Les baraques-dortoirs étaient un des principaux lieux de vie des prisonniers. La vie en communauté et la proximité entre individus donnaient souvent lieu à des intrigues de toutes sortes, parfois violentes.


Iouri Petrovitch Iakimenko, ancien prisonnier sur le projet 501

En entrant dans les baraques, on pouvait apercevoir sur les murs de grandes taches de sang visibles sous la chaux. On voyait aussi des tâches sur le sol : difficile d’effacer le sang en le nettoyant. Par la suite, nous avons appris qu'avant notre arrivée, une véritable boucherie entre prisonniers avait eu lieu. Les tchékistes ont eux-mêmes excité les « voleurs » et les ont jetés aux « chiennes ». Dans les camps, ce sont deux clans irréconciliables. Un « voleur » pourrait encore passer dans le camp des « chiennes », mais une « chienne » ne peut qu’être exterminée selon la loi du Milieu, car cette dernière est un « voleur » qui a trahi la loi. Les tchékistes disaient : « Lénine a affirmé que la pègre se détruirait elle-même ». C’est pourquoi ils attisaient cette animosité par tous les moyens : ils lâchaient les « chiennes » sur les « voleurs » et les « voleurs » sur les « chiennes ». Ils se saignaient les uns les autres. Mais c’était essentiellement des gars complètement innocents qui se faisaient entraîner dans ces histoires, car ils devaient, en raison des circonstances, soutenir soit les « voleurs » soit les « chiennes ». Si tu ne les soutenais pas, les uns comme les autres te tuaient. Les gars soutenaient plutôt les « voleurs », parce qu’ils avaient des règles sur ce que l’on pouvait ou ne devait pas faire. Tandis que les « chiennes » n'en avaient pas, elles étaient toujours soutenues par l'administration du camp. Par leur force brutale, elles forçaient les autres à travailler, elles-mêmes travaillaient dans des endroits chauds et commodes.
(I. P. Iakimenko, Dans les prisons et les camps, p. 88)
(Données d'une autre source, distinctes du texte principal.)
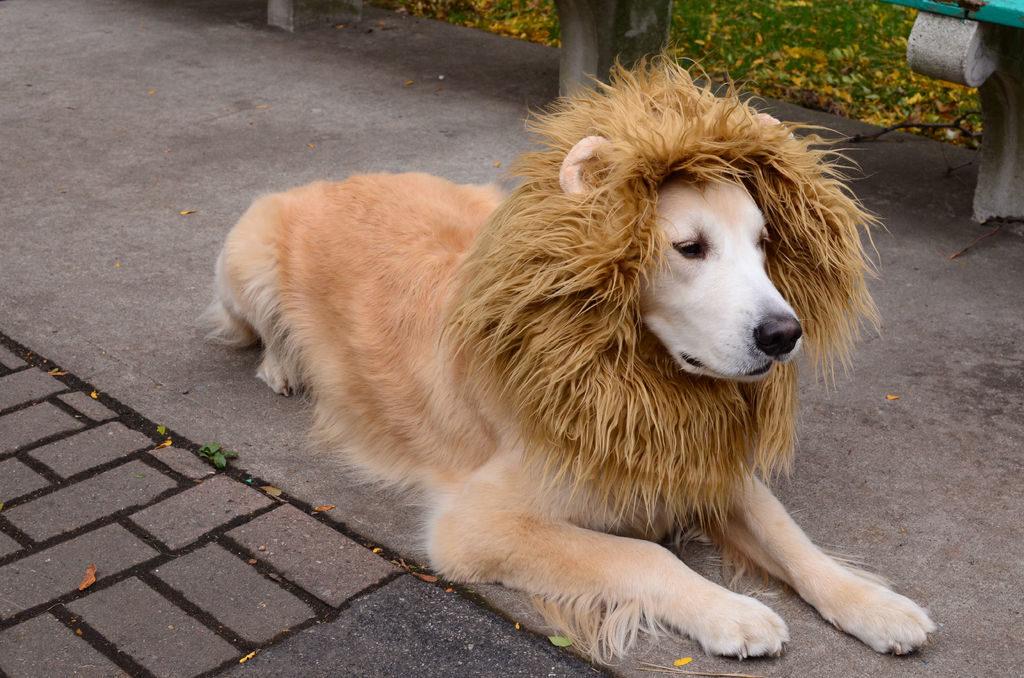 disfraces de halloween para perros león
Vassili Dmitrievitch Bassovski, ancien prisonnier sur le projet 503 (Goulag d’Igarka puis d’Ermakovo)

« Au départ quand il n’y avait pas encore de logements distincts, on pouvait vivre jusqu’à 200 dans une même baraque. Et seulement ensuite entre trente et cinquante personnes par habitation. Les petites salles à l’entrée des baraquements n’étaient pas des pièces à vivre : dans l’une d’elles, on faisait sécher les valenkis, dans les autres on avait par la suite installé des lavabos. Au début quand ils nous ont amenés sur le camp toutes les commodités se trouvaient à l’extérieur, on se nettoyait avec de la neige. »
(Projet N°503 (1947-1953) Documents. Documentation. Recherches., Fascicule 2, p. 127)


Margarita Mikhaïlovna Solovieva ancienne organisatrice culturelle sur le projet 503

« Les baraques étaient séparées en deux sections, dans chaque section vivaient soixante personnes. Chaque femme avait son châlit. Il y en avait assez pour tout le monde. Chacune avait son matelas, ses draps. Mais bien sûr, je ne souhaiterais à personne d’y séjourner, ni à un ami ni à un ennemi. »
(V. N. Gritsenko, Le Yamal du Nord sous Staline, p.132)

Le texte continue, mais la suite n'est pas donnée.